Reproduce the lines below word for word, omitting the pictures.

Records of scene-based questions:
---------------

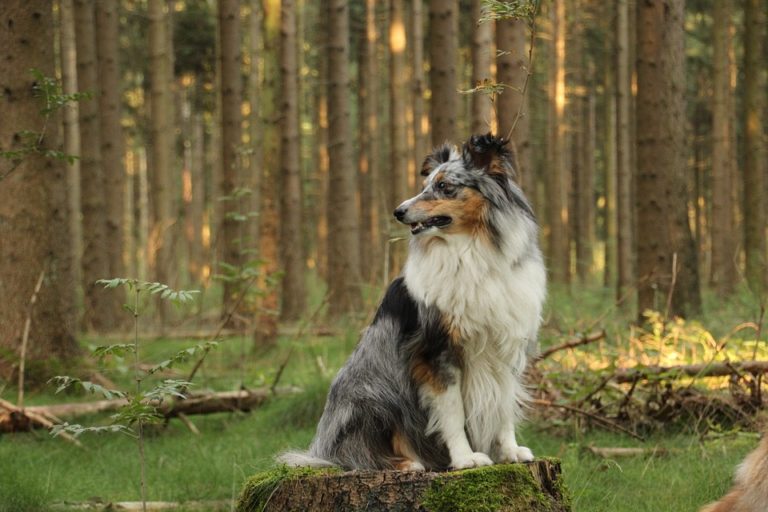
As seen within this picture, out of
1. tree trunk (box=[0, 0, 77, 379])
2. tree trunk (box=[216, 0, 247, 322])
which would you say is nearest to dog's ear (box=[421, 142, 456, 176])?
tree trunk (box=[0, 0, 77, 379])

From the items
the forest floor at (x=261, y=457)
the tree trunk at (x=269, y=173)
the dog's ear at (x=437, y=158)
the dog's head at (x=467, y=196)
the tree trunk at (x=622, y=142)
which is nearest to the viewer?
the dog's head at (x=467, y=196)

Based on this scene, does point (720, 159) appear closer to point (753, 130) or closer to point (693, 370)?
point (753, 130)

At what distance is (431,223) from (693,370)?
4.03m

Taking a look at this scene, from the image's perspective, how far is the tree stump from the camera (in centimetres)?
435

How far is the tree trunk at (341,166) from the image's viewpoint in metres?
16.5

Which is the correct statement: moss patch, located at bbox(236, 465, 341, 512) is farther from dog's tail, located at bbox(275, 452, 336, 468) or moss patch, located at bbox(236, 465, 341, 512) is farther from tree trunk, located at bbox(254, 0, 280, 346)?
tree trunk, located at bbox(254, 0, 280, 346)

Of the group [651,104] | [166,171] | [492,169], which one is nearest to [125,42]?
[166,171]

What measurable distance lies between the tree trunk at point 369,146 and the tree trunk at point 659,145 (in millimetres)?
10123

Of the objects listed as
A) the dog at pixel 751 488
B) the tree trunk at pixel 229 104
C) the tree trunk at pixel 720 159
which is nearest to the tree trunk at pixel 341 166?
the tree trunk at pixel 229 104

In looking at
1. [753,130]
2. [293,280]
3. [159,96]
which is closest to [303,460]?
[293,280]

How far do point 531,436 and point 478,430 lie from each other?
3.01m

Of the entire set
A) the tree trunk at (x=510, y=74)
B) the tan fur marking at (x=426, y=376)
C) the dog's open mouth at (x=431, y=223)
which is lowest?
the tan fur marking at (x=426, y=376)

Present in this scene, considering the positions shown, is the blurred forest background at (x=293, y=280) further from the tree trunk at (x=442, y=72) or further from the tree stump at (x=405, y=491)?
the tree stump at (x=405, y=491)

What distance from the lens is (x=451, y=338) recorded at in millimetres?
4723
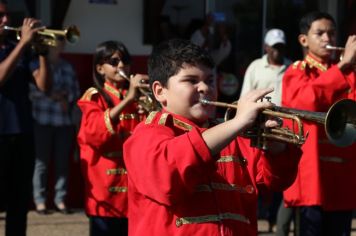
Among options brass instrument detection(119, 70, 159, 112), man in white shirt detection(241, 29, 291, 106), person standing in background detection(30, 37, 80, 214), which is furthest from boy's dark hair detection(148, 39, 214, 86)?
person standing in background detection(30, 37, 80, 214)

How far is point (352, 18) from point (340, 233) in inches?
188

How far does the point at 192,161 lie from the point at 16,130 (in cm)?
302

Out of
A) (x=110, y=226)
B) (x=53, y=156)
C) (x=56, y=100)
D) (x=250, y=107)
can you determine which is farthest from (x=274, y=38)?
(x=250, y=107)

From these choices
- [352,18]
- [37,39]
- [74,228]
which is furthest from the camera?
[352,18]

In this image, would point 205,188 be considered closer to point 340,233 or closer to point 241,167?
point 241,167

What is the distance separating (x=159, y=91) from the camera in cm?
346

---------------

Task output -
As seen within this picture, out of
1. tree trunk (box=[0, 0, 77, 379])
2. tree trunk (box=[216, 0, 247, 322])
which would you say is nearest to dog's ear (box=[421, 142, 456, 176])?
tree trunk (box=[0, 0, 77, 379])

From the items
the forest floor at (x=261, y=457)
the tree trunk at (x=269, y=173)
the dog's ear at (x=437, y=158)
the dog's head at (x=467, y=196)
the tree trunk at (x=622, y=142)
which is nearest to the viewer?
the dog's head at (x=467, y=196)

Based on this scene, does point (720, 159) appear closer to point (753, 130) or closer to point (693, 370)?
point (753, 130)

At what distance is (431,223) from (693,370)?
4.03m

Taking a look at this scene, from the image's perspective, how far is the tree stump from the camera (in centimetres)?
435

How far is the tree trunk at (341,166) from the image's viewpoint in metres?
16.5

Which is the correct statement: moss patch, located at bbox(236, 465, 341, 512) is farther from dog's tail, located at bbox(275, 452, 336, 468) or moss patch, located at bbox(236, 465, 341, 512) is farther from tree trunk, located at bbox(254, 0, 280, 346)?
tree trunk, located at bbox(254, 0, 280, 346)

Of the group [651,104] | [166,171] | [492,169], which one is nearest to [125,42]?
[166,171]

What measurable distance lies between the tree trunk at point 369,146 and the tree trunk at point 659,145 (in millimetres)?
10123

Of the objects listed as
A) the dog at pixel 751 488
B) the tree trunk at pixel 229 104
C) the tree trunk at pixel 720 159
which is nearest to the tree trunk at pixel 341 166?
the tree trunk at pixel 229 104

In looking at
1. [753,130]
2. [293,280]
3. [159,96]
which is closest to [303,460]?
[293,280]

How far do point 531,436 and point 478,430 lie from each other?
3.01m

Of the entire set
A) the tree trunk at (x=510, y=74)
B) the tan fur marking at (x=426, y=376)
C) the dog's open mouth at (x=431, y=223)
which is lowest?
the tan fur marking at (x=426, y=376)

Present in this scene, considering the positions shown, is the blurred forest background at (x=293, y=280) further from the tree trunk at (x=442, y=72) or further from the tree stump at (x=405, y=491)?
the tree stump at (x=405, y=491)

What distance from the lens is (x=451, y=338) recorded at in millimetres?
4723
Among options brass instrument detection(119, 70, 159, 112), man in white shirt detection(241, 29, 291, 106), person standing in background detection(30, 37, 80, 214), which is furthest from boy's dark hair detection(148, 39, 214, 86)?
person standing in background detection(30, 37, 80, 214)

How far is point (352, 18) from point (340, 233) in inches?
188

How far does the point at 192,161 lie from the point at 16,130 (in cm)?
302

Out of
A) (x=110, y=226)
B) (x=53, y=156)
C) (x=56, y=100)
D) (x=250, y=107)
can you determine which is farthest from (x=274, y=38)?
(x=250, y=107)

From these choices
- [352,18]
- [37,39]
- [74,228]
which is furthest from the camera?
[352,18]

In this image, would point 205,188 be considered closer to point 340,233 or closer to point 241,167?
point 241,167

What is the distance separating (x=159, y=91) from the camera in cm?
346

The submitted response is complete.